Do they make weldable fittings with hubs? I guess socket weld would be a better name for it. If so, who manufactures it? I'm not finding anything on Ferguson's website, granted, it's hard to find anything on that nightmare. 



Thanks in advance!


----------



## Fatpat (Nov 1, 2015)

Really


----------



## plumbersteve27 (Sep 5, 2018)

I was more looking for the norm (if there is one). Not just a random manufacturer via google shopping. I'm asking IN the industry to get an idea of what others use. 



Thanks for the great reply, though.


----------



## plumbersteve27 (Sep 5, 2018)

Also... ANVIL.


----------



## chonkie (Jul 31, 2014)

plumbersteve27 said:


> I was more looking for the norm (if there is one). Not just a random manufacturer via google shopping.

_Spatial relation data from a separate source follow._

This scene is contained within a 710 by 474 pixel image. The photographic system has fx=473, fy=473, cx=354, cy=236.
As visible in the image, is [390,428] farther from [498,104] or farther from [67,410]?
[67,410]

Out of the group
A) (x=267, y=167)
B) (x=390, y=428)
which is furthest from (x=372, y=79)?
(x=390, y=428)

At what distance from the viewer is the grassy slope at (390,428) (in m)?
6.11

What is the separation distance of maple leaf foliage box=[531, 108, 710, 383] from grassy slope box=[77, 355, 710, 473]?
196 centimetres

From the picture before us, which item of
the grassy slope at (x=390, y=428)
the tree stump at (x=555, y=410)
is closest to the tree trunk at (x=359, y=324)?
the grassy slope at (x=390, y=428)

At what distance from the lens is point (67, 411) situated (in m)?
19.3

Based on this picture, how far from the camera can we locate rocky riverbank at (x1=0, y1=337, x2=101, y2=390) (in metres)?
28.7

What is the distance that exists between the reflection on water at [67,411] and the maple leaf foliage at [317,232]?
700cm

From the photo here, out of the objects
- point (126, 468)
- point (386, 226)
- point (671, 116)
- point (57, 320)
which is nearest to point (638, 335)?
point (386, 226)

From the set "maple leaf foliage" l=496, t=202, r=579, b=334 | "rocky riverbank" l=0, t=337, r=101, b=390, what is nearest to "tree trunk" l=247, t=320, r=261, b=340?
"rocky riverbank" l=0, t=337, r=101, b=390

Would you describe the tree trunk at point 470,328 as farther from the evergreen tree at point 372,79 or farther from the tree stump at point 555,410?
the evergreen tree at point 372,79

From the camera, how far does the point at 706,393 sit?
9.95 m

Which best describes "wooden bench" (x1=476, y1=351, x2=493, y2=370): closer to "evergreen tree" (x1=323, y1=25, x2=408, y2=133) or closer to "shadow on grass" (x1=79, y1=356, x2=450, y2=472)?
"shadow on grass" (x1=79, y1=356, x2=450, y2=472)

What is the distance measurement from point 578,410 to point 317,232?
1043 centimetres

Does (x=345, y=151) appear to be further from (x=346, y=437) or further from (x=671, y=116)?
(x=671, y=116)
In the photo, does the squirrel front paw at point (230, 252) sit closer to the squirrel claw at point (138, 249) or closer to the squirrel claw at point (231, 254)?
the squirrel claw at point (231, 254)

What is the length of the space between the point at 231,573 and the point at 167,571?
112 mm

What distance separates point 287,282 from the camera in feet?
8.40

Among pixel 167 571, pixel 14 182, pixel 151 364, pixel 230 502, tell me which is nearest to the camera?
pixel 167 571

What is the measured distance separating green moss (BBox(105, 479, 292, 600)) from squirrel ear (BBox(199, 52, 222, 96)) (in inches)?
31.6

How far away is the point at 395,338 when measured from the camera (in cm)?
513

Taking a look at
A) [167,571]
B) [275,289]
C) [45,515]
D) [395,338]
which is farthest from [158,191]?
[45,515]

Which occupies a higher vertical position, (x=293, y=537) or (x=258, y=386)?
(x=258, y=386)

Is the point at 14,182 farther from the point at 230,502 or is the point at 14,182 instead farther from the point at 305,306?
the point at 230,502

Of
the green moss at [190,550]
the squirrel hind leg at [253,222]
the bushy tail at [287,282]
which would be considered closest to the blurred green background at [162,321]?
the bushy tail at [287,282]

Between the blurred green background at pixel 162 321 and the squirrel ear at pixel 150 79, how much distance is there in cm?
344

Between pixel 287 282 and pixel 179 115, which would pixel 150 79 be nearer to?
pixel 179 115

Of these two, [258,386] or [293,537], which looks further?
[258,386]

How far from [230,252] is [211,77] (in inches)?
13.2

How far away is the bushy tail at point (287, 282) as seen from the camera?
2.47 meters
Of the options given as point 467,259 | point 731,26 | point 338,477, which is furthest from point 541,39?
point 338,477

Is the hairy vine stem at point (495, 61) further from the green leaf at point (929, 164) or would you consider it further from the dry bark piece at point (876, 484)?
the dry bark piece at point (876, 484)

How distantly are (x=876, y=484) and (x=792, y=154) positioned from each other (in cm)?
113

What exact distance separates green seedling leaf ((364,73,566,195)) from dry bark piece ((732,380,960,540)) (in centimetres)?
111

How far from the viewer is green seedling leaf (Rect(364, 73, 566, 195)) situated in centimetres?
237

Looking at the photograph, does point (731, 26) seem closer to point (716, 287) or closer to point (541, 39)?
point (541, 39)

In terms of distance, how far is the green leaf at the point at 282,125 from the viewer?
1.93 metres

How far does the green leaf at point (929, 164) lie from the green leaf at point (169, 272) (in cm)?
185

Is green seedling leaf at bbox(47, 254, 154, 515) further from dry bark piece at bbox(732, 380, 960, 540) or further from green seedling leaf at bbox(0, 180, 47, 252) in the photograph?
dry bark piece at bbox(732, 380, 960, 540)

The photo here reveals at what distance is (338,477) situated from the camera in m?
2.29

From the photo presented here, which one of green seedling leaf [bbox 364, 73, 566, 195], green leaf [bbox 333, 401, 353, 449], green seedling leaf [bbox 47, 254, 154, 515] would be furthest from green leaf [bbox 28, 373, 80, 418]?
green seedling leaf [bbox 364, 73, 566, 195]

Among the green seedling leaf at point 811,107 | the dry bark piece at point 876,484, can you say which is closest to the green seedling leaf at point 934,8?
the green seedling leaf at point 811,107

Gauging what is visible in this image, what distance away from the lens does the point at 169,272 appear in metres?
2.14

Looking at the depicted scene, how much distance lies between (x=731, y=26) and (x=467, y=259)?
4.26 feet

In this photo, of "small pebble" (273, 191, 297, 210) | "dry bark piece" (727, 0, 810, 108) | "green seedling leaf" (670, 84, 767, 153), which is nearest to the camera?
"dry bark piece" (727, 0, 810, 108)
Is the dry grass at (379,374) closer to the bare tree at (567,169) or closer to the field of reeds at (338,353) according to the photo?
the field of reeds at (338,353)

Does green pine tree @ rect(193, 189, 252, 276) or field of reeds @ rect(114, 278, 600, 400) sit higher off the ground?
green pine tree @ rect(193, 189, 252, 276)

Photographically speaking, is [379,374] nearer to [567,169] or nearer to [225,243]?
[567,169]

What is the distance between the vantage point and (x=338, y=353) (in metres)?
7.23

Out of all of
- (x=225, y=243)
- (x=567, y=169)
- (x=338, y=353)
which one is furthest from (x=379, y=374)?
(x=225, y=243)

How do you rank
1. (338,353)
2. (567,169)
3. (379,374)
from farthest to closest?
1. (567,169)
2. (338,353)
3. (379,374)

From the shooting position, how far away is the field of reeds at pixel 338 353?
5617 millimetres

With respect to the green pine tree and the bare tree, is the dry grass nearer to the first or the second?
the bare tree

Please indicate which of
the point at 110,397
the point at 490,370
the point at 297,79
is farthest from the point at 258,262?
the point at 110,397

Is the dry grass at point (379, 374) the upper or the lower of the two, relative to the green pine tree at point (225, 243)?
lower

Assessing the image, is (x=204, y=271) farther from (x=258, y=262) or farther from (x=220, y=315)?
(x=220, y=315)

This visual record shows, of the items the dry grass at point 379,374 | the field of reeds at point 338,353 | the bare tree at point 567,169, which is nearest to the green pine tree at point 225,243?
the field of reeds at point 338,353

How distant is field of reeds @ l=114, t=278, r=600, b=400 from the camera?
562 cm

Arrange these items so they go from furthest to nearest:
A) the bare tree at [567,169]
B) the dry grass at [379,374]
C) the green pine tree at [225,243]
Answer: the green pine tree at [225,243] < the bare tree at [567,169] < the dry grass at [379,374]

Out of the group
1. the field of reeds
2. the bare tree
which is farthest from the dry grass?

So what if a random manufacturer IS the norm? Here's a link to a not so random company ... https://m.grainger.com/mobile/categ...-and-fittings/plumbing/ecatalog/N-qu1Z1yzamst


----------



## ShtRnsdownhill (Jan 13, 2016)

plumbersteve27 said:


> Hey all,
> 
> 
> 
> ...


what welding certifications do you have for welding gas pipe?


----------



## Tango (Jan 13, 2018)

A boss that is asking his employee to check gas fitting certifications and do his research? What kind of outfit is that, are you part owner, estimator or something?

Looks like you should hire a tig welder. The union hall has plenty ready to work.


----------



## plumbersteve27 (Sep 5, 2018)

We ourselves do not do the gas pipe welding. We use a couple local, small companies. We hang all the pipe in place so they are butted against eachother, or at the angles we need for whatever fitting. Then we give the welders the fittings and they go to town. It can just be a pain with smaller pipe so we were looking for socket weld. 



We found what we were looking for, though. Thanks.


----------